Seems that egrep (grep -E) does not support \d? Try grep -P instead. (That said, I am still looking for the polytomy...)

josephwb commented 3 years ago

R tells me that there are 4 polytomies. Tracking down where they are now.

HeatherKates commented 3 years ago

What tool/code are you using to do that? I can randomly resolve the polytomies in ape and move on but obviously I want to know where they were so I'm very curious. Again...not a phyx caused issue in all likelihood so I doubly appreciate your help. Maybe could lead to a feature request though....!

josephwb commented 3 years ago

Here is the smallest clade. poly

The way I did this is looking at the edge matrix. If you know how APE (crazily) stores trees, the edges are stored in a 2 column matrix (1st column = ancestor ID, 2nd column = descendant ID). For a binary tree, each ancestor node ID should appear in column 1 exactly twice (it is the ancestor to 2 children). Any node ID that appears more than twice in that column is a polytomy (more generally, if it appears N times, it has N children).

HeatherKates commented 3 years ago

Wow, that is so helpful (obviously not a polytomy I want randomly resolved, an error in pasting in subtrees!). That is a clever straightforward way to ID these - surprised there's no a function written in ape to do it. I will save it for future use! Thanks again.

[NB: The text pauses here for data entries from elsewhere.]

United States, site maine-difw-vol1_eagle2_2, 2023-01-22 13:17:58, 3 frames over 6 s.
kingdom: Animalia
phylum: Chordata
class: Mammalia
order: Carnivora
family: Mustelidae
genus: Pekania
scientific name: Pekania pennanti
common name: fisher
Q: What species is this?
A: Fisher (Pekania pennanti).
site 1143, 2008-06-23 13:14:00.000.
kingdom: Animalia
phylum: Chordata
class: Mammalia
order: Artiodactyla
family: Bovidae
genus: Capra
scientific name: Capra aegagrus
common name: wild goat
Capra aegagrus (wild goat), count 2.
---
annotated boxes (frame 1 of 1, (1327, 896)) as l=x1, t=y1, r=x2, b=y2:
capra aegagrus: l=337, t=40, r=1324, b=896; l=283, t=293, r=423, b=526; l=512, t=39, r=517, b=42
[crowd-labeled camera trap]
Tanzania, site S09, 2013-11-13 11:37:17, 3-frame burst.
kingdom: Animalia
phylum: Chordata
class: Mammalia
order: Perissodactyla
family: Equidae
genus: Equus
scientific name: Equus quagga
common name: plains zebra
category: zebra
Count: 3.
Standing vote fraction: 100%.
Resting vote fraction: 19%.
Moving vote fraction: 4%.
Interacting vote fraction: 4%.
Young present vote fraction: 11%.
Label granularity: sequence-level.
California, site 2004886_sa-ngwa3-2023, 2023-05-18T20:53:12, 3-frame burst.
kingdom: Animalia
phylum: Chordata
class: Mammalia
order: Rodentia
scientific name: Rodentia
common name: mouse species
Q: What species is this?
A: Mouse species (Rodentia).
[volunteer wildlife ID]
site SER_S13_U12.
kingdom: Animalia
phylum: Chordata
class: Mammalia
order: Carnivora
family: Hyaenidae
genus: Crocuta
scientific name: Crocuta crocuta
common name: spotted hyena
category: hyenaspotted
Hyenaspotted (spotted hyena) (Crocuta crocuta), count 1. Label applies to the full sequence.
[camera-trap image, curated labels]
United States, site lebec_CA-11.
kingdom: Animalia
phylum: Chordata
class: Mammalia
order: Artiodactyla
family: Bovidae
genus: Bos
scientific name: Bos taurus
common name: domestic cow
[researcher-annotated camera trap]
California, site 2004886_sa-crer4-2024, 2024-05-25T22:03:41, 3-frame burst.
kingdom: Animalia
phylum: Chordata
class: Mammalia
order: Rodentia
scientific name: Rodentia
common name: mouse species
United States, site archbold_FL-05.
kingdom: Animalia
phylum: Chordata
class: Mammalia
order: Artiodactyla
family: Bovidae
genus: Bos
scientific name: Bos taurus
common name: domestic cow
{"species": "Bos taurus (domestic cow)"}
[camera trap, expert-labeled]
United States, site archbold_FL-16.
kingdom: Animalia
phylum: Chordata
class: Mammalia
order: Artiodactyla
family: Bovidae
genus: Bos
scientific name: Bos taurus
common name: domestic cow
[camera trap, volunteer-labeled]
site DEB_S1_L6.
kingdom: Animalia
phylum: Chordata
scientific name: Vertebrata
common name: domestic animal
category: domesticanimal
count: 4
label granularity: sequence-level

josephwb commented 3 years ago

Gah there probably is a function. I did it in a very dumb way:

# required packages
require(ape); require(phangorn);

# read in tree
phy <- read.tree("~/Downloads/Backbone_scaffolded.cladogram.tree.tre");

# find which nodes are ancestors to >2 children

# count
xx <- table(phy$edge[,1]);

# find max
max(xx); # it is 3

# find which nodes appear 3 times. a bit convoluted, going from characters to integers
pols <- xx[which(xx == 3)]; # this has the info, but the IDs are stored as names. ugh
pols <- as.numeric(names(pols));

# print out node IDS
pols

# use Phangorn to get the tip descendants of each of these nodes. this will
# help us locate the polytomies
clades <- Descendants(phy, pols); # there are 4 clades in a list

# clades stores the node ids of the tips. to get the names for a clade
# do (e.g. for the 4th one):
phy$tip.label[clades[[4]]];
josephwb commented 3 years ago

BTW a polytomy-finder for big trees for phyx seems useful (and should be next to trivial to set up; I believe we store the number of children as a property of each node, so we need only traverse the tree).

josephwb commented 3 years ago

And I am at a loss on how one would detect a polytomy using grep if it is deep in the tree (i.e., does not involve terminals alone). But my grep skills are limited, so if you find a way please share it.

HeatherKates commented 3 years ago

No, I think grep is a lost cause. In the past when this happened it seemed to be a result of dropping tips and the polytomies happened to be at the tips only, so that was just a low hanging fruit to try first. I look forward to seeing it as a feature someday! Closing this now. Thanks for taking the time to help with my problem.